The 2nd generation - Interview with net.artist Rick Silva

Rick Silva is one of the up & coming net.artists. He recently became represented in Rhizome's ArtBase with the work Swound and he is participating with two works at the whitneybiennial.com - an internet based alternative to the biennial show at the Whitney. Rick was born in São Paulo, Brazil, in 1977, and moved with his family to the US in 1986. Rick just graduated from University of Colorado at Boulder. kopenhagen.dk exchanged e-mails with Rick Silva to hear about his works of art and his views on net.art. By Kristine Ploug.

I first heard about your work in Rhizomes net.art newsletter. You were presented as one of the new, young net.artist in the tradition of JoDi and Superbad. How do you feel about that presentation - do you see yourself as following in somebody's footsteps?

My net art work Swound at it's base is very much like jodi.org or superbad.com, that is, it uses linking screens that share similar differences. As far as following in the footsteps, I guess it depends on whether we are talking about following in the footsteps of the medium or of the message. As far as the message goes I think I'm offering something new to the net which is more akin to artists like Bruce Connor or Bill Viola, but as far as medium goes, yes, i see myself as following in the footsteps of the early net.artists.

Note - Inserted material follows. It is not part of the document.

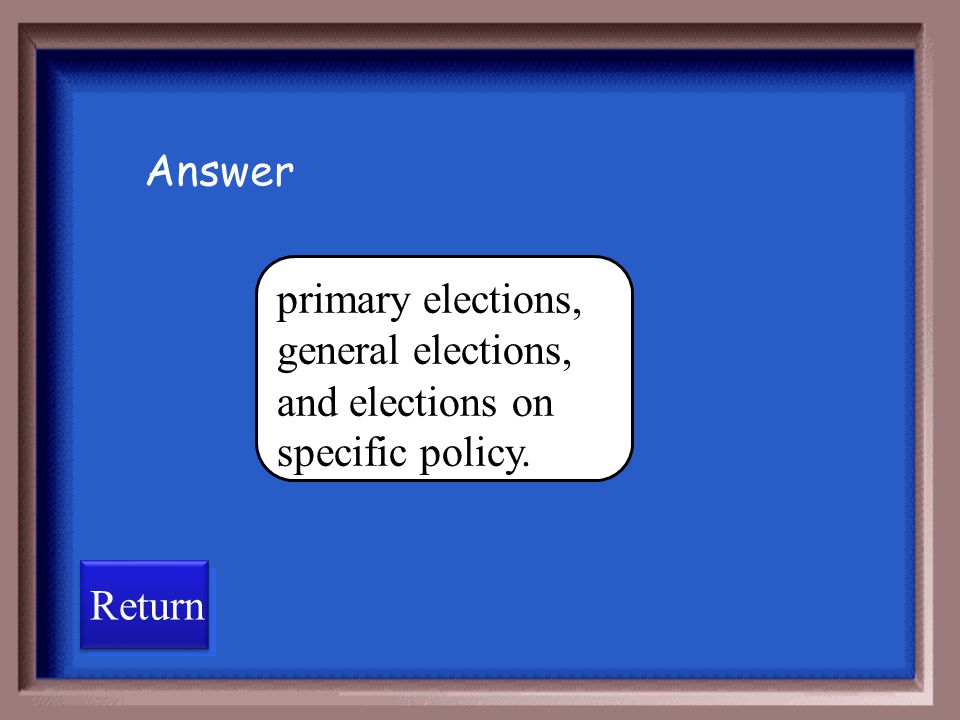 Answer primary elections, general elections, and elections on specific policy. Return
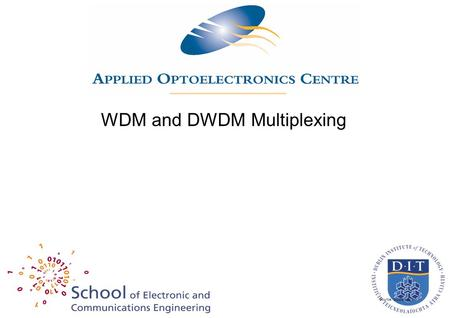 Source: Master 7_4 WDM and DWDM Multiplexing. Multiplexing –a process where multiple analog message signals or digital data streams are combined into.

How did you get in to net.art?

I studied film at the University of Colorado where the vibe is very experimental with teachers Stan Brakhage and Phil Solomon being the core of the program there. I strayed away from celluloid my second year and started to do live video scratching using a computer and a homemade video mixer, that got me thinking about how traditional film and video use the computer as a filter rather than as the means. In 2001 I set up lightmovingintime.com as a vehicle for my video scratching, but the site went through five redesigns in the first couple of months, and each time the focus became less and less about the offline video I was doing and more and more about the possibilities of the moving image online, the interface, and the interaction with the site visitor. There is still a corner for video streams on the site, but the net.art works are definitely the feature presentation.

Will you explain, in your words, what goes on in your work Swound?

The opening screen triggers a soundscape and you can choose from three blind (black on black) buttons, when you press one of them, another screen opens up which triggers a new soundscape and once again you have to feel your way to the next screen. You can skip around 40 screens by way of 120 links.

You initially started as a DJ - is the music in Swound your own work or is it sampled?

Elements of both are included, I've always loved a good song cover or remix, or when an old rap record is mixed in with a new breakbeat record. I made all the sounds in Swound using virtual instruments or by sampling downloaded songs from Napster or Morpheus. Music is still the main commodity of file sharing and the soundscapes in Swound are inspired by these compressed packets of music spiraling inside our phone lines.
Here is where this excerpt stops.